Given records:
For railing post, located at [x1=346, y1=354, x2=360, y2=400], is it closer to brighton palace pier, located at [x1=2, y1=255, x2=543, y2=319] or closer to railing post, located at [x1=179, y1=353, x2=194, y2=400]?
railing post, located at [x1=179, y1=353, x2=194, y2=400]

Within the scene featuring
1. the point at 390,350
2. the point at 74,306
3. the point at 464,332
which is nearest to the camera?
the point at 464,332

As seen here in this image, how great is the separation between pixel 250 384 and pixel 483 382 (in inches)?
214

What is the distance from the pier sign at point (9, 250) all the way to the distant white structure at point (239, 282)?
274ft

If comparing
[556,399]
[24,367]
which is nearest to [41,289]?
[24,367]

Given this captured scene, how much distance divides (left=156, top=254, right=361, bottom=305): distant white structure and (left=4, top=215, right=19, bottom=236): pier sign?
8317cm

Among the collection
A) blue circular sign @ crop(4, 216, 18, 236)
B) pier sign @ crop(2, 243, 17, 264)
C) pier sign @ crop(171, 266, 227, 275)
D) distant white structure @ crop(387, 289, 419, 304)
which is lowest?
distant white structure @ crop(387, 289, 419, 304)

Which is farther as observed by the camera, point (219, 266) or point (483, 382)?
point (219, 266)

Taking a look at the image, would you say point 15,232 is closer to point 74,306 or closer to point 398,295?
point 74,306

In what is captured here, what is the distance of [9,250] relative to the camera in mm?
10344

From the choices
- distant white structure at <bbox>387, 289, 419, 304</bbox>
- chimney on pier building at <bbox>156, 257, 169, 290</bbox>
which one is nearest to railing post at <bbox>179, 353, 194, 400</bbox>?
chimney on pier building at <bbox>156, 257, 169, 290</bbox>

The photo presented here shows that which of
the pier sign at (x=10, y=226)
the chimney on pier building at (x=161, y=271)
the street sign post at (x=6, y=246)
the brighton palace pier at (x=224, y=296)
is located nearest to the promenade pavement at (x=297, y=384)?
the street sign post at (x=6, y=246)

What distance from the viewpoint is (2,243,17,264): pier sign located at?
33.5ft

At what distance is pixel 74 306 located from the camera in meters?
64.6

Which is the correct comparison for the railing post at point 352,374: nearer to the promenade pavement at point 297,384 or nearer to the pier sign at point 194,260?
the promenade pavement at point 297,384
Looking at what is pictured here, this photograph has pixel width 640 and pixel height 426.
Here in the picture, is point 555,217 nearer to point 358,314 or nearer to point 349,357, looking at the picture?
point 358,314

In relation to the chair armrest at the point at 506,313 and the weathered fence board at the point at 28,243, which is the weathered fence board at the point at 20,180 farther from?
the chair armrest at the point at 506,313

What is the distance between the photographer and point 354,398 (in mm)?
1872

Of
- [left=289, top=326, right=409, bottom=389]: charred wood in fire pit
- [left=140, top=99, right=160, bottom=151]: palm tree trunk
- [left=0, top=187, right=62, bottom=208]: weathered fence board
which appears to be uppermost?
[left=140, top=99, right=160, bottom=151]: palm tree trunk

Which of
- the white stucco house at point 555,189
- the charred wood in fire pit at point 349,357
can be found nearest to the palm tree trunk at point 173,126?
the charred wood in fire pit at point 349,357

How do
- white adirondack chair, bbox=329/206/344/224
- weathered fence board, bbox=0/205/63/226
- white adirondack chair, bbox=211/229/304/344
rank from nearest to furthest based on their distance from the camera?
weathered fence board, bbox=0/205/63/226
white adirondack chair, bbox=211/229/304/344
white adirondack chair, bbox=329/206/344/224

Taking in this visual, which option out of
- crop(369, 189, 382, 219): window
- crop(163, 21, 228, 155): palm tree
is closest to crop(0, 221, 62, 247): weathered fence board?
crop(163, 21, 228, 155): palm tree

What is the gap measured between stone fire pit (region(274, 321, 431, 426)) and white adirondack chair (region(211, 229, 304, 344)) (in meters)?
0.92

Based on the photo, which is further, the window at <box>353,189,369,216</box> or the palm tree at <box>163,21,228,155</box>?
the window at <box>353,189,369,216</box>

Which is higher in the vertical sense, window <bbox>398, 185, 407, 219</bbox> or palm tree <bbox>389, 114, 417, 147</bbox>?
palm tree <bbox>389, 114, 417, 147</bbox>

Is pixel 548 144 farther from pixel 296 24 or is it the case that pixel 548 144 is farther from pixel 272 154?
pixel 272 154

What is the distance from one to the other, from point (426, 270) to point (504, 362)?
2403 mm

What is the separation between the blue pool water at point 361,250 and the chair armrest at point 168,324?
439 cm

Exercise aim:
Replace "separation" with "gap" in the lines from the one holding "Is pixel 548" through the end of the lines, both ends included. Give back only those lines, with nothing else changed.

The solution:
Is pixel 548 144 farther from pixel 296 24 or is it the case that pixel 548 144 is farther from pixel 272 154?
pixel 272 154

What is the distance from one to the other, from point (426, 270) to point (504, 362)?
2403 mm

What is the gap between the blue pool water at point 361,250 and the chair armrest at point 168,324?
439 cm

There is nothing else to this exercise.